Task list:
a. In the forum thread, which state does caskettheclown say they live in?
b. Give every username that appears as a post heading in the forum thread.

Source:
Oh, thank you Jesus. Pixar has fallen off the wagon a bit lately. Brad Bird is just the man to right that ship.


----------



## MFB (Mar 18, 2014)

^ Really? I thought "Brave" was really good, and from what I saw for Monster University it looked like it'd be a good follow-up to Monsters Inc, besides that their last film was Cars 2 and we all know how that went.


----------



## caskettheclown (Mar 19, 2014)

Monster's University wasn't bad but it wasn't monsters. It was "Insert college movie with fraternities here" but put a monsters spin on it.

I like it but it was very generic to me.


Incredibles 2 I am looking forward to greatly!

Sadly the cars movie i'll have to hear about a lot since I live in Alabama


----------



## Xaios (Mar 19, 2014)

MFB said:


> ^ Really? I thought "Brave" was really good, and from what I saw for Monster University it looked like it'd be a good follow-up to Monsters Inc, besides that their last film was Cars 2 and we all know how that went.



Brave and Monsters University were good, but certainly not great. But take a look at every movie they made prior to Cars 2. With the exception of Cars (which I actually quite enjoyed, even though it has its flaws) and A Bug's Life (which is still charming in its own right), EVERY movie they had made up to that point was pretty much an instant genre classic:
- Toy Story
- Toy Story 2
- Monsters Inc.

Entries shown:
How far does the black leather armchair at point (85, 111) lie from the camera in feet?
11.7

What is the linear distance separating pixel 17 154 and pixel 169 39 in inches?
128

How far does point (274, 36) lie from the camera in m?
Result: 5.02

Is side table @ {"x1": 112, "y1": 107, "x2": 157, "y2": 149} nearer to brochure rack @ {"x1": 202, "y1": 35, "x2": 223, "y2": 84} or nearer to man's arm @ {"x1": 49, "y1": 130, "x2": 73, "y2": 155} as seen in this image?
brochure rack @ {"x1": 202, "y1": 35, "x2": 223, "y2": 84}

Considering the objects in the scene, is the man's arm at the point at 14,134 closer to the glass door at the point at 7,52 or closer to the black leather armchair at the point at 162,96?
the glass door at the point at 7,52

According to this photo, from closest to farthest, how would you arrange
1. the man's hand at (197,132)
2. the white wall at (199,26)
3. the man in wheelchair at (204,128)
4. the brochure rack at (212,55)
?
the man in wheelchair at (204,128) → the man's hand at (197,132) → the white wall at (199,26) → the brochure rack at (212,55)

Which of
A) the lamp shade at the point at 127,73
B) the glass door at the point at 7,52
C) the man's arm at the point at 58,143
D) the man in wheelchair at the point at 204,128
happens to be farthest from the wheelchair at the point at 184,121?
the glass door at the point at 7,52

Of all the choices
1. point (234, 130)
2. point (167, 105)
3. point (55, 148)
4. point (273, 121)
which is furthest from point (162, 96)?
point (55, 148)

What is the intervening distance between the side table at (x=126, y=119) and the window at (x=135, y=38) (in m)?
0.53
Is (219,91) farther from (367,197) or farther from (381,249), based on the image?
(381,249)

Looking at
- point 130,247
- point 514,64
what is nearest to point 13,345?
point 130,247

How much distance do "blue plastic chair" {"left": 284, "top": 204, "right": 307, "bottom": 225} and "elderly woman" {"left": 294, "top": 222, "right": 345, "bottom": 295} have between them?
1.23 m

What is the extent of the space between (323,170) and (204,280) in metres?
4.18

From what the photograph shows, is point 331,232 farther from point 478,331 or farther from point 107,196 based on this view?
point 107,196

Solved problems:
a. Alabama

b. MFB, caskettheclown, Xaios